Realistically we cannot expect a perfect condition second-hand car. But we have to be sure there are no major issues in the car as it might cost us a huge amount. Base on your inspection with the help of the mechanics you can assess if the car value is worth buying or not.
In my case, the last car we checked pass to our budget and expectation. We decided to buy it.
I was not aware that here in the Philippines the car’s ownership transfer is not the same on what we know based abroad. Here, on my experience, the deed of sale is open and looks that we are only the second owner, despite not.
The seller and I went to the public notary to do the stamping, requirements are;
- Original copy of Certificate of Vehicle Registration (CR)
- Original receipt of registration (OR)
- LTO Plate number (Original)
- Notarized Deed of sale
- valid ID of the seller/owner and buyer
The cost of notary depends on the declared car selling price, this will be paid by the seller.
After the process from the notary office, the car will be legally purchased.

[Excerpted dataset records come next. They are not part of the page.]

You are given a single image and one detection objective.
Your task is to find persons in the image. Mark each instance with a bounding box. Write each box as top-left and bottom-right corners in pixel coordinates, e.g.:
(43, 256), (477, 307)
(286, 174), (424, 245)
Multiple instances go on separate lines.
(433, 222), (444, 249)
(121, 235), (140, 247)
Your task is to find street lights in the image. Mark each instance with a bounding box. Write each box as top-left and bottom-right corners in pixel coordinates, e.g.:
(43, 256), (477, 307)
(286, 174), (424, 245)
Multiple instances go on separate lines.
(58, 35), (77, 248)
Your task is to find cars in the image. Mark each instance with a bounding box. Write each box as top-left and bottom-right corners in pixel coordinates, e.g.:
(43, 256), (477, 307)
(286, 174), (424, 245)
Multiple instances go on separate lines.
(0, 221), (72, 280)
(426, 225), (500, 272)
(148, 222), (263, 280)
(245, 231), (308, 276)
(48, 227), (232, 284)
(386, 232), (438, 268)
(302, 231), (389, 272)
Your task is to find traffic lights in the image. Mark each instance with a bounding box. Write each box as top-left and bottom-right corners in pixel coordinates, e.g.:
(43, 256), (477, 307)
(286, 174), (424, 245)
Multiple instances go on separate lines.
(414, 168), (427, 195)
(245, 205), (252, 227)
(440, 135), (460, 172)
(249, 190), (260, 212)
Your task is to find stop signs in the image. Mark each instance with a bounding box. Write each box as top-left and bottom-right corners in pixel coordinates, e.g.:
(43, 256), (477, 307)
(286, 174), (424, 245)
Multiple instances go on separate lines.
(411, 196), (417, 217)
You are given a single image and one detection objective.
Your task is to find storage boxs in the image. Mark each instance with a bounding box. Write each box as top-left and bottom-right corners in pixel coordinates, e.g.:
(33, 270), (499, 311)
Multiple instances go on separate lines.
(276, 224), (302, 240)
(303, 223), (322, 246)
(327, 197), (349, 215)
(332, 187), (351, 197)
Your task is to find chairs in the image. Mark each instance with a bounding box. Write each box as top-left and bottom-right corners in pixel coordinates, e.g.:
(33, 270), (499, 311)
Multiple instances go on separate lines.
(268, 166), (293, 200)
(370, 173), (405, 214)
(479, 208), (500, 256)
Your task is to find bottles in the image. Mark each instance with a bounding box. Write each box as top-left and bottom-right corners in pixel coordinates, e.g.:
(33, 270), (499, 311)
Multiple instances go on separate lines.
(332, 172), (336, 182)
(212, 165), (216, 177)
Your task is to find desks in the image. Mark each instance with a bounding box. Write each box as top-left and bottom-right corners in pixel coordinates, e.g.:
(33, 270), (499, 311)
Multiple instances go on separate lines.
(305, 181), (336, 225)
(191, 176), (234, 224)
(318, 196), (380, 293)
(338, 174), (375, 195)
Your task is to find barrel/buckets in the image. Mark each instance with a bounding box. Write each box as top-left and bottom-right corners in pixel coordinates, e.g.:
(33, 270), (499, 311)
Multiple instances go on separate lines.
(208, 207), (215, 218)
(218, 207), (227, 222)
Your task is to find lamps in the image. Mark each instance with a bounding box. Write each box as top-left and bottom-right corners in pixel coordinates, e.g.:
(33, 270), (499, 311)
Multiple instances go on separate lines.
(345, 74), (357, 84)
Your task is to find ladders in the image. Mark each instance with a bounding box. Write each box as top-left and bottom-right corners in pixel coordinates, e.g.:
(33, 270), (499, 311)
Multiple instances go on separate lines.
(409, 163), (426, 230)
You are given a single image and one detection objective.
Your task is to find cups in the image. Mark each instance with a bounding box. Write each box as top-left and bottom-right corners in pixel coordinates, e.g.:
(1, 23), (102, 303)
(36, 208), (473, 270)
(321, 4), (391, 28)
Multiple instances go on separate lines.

The overall process of buying a second-hand car in the Philippines looks easy but a bit complicated. Comparing to what we know abroad, the process here looks unsystematic. I am just thankful that my father has extensive knowledge of the process, he guides us and thankfully all went well.
While for the car performance, as expected no matter our thorough checking during the inspection, there are some hidden issues that occur a few days after driving it. Though we assume for that, but it is still disappointing at some parts.
Despite these incidents, we didn’t regret choosing a second-hand car over a brand new one.